Nothing in the records may be left out or altered; reproduce them all exactly.
— START MATERIAL SUPPLIED —
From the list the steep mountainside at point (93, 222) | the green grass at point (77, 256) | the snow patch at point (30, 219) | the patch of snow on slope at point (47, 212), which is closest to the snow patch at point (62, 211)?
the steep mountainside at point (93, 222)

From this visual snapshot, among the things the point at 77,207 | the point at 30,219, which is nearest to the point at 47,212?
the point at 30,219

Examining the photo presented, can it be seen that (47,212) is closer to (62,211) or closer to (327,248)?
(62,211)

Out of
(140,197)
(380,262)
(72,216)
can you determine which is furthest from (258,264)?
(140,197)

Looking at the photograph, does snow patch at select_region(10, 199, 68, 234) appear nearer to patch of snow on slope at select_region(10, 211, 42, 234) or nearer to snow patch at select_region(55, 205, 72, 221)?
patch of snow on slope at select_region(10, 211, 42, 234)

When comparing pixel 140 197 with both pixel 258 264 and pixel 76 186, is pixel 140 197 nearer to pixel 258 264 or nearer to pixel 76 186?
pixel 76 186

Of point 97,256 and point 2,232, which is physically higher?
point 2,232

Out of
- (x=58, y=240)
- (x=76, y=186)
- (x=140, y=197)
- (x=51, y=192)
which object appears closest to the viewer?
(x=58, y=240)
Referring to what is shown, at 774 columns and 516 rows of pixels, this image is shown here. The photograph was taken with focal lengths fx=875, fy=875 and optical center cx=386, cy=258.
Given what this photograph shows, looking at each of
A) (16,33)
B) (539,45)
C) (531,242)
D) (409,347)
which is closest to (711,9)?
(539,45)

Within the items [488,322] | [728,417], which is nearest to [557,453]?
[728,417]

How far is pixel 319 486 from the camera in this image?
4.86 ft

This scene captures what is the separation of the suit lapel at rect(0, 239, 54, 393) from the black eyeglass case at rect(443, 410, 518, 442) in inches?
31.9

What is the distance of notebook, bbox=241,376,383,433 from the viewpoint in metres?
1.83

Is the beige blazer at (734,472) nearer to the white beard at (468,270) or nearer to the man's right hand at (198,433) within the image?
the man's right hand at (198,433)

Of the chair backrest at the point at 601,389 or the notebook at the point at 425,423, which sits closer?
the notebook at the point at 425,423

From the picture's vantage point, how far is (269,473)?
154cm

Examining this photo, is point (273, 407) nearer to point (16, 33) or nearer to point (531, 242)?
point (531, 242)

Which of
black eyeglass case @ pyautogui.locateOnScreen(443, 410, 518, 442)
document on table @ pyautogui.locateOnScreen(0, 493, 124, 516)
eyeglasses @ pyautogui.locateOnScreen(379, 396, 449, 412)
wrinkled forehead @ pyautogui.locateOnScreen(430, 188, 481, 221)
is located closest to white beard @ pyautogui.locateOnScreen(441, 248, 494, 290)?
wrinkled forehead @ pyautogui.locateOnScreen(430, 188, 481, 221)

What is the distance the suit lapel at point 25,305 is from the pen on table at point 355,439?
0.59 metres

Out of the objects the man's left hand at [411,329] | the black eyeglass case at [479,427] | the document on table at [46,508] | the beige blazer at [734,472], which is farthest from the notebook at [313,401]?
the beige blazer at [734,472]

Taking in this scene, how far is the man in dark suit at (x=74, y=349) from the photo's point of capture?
— END MATERIAL SUPPLIED —
THE COMPLETED TASK:
From the list the steep mountainside at point (93, 222) | the green grass at point (77, 256) | the snow patch at point (30, 219) | the patch of snow on slope at point (47, 212), which is closest to the snow patch at point (62, 211)?
the steep mountainside at point (93, 222)

From this visual snapshot, among the things the point at 77,207 | the point at 30,219, which is nearest to the point at 47,212?
the point at 30,219

Examining the photo presented, can it be seen that (47,212) is closer to (62,211) or closer to (327,248)?
(62,211)

Out of
(140,197)
(380,262)
(72,216)
can you determine which is furthest from (258,264)?
(140,197)

Looking at the photograph, does snow patch at select_region(10, 199, 68, 234) appear nearer to patch of snow on slope at select_region(10, 211, 42, 234) or nearer to snow patch at select_region(55, 205, 72, 221)?
patch of snow on slope at select_region(10, 211, 42, 234)

When comparing pixel 140 197 with both pixel 258 264 and pixel 76 186, is pixel 140 197 nearer to pixel 258 264 or nearer to pixel 76 186?
pixel 76 186

Of point 97,256 and point 2,232, which is physically higher?
point 2,232

Out of
- (x=58, y=240)
- (x=76, y=186)
- (x=140, y=197)
- (x=51, y=192)
which object appears closest to the viewer?
(x=58, y=240)
Referring to what is shown, at 774 columns and 516 rows of pixels, this image is shown here. The photograph was taken with focal lengths fx=875, fy=875 and optical center cx=386, cy=258.
Given what this photograph shows, looking at each of
A) (16,33)
B) (539,45)
C) (531,242)
D) (409,347)
which is closest to (711,9)?
(539,45)

Within the items [488,322] | [728,417], which is nearest to [557,453]?
[728,417]

How far is pixel 319 486 from the camera in this image?
4.86 ft

This scene captures what is the separation of the suit lapel at rect(0, 239, 54, 393) from the black eyeglass case at rect(443, 410, 518, 442) in inches?
31.9

What is the distance of notebook, bbox=241,376,383,433 from the viewpoint in metres?
1.83

Is the beige blazer at (734,472) nearer to the white beard at (468,270) or nearer to the man's right hand at (198,433) within the image?
the man's right hand at (198,433)

Of the chair backrest at the point at 601,389 or the notebook at the point at 425,423, which sits closer?
the notebook at the point at 425,423

From the picture's vantage point, how far is (269,473)?
154cm

Examining this photo, is point (273, 407) nearer to point (16, 33) or nearer to point (531, 242)?
point (531, 242)

Which of
black eyeglass case @ pyautogui.locateOnScreen(443, 410, 518, 442)
document on table @ pyautogui.locateOnScreen(0, 493, 124, 516)
eyeglasses @ pyautogui.locateOnScreen(379, 396, 449, 412)
wrinkled forehead @ pyautogui.locateOnScreen(430, 188, 481, 221)
is located closest to white beard @ pyautogui.locateOnScreen(441, 248, 494, 290)?
wrinkled forehead @ pyautogui.locateOnScreen(430, 188, 481, 221)

What is the distance the suit lapel at point 25,305 is from the pen on table at point 355,439?
0.59 metres

Out of the objects the man's left hand at [411,329] | the black eyeglass case at [479,427] | the document on table at [46,508] | the beige blazer at [734,472], which is farthest from the notebook at [313,401]?
the beige blazer at [734,472]

Taking in this scene, how far is the man in dark suit at (x=74, y=349) from the photo's point of capture?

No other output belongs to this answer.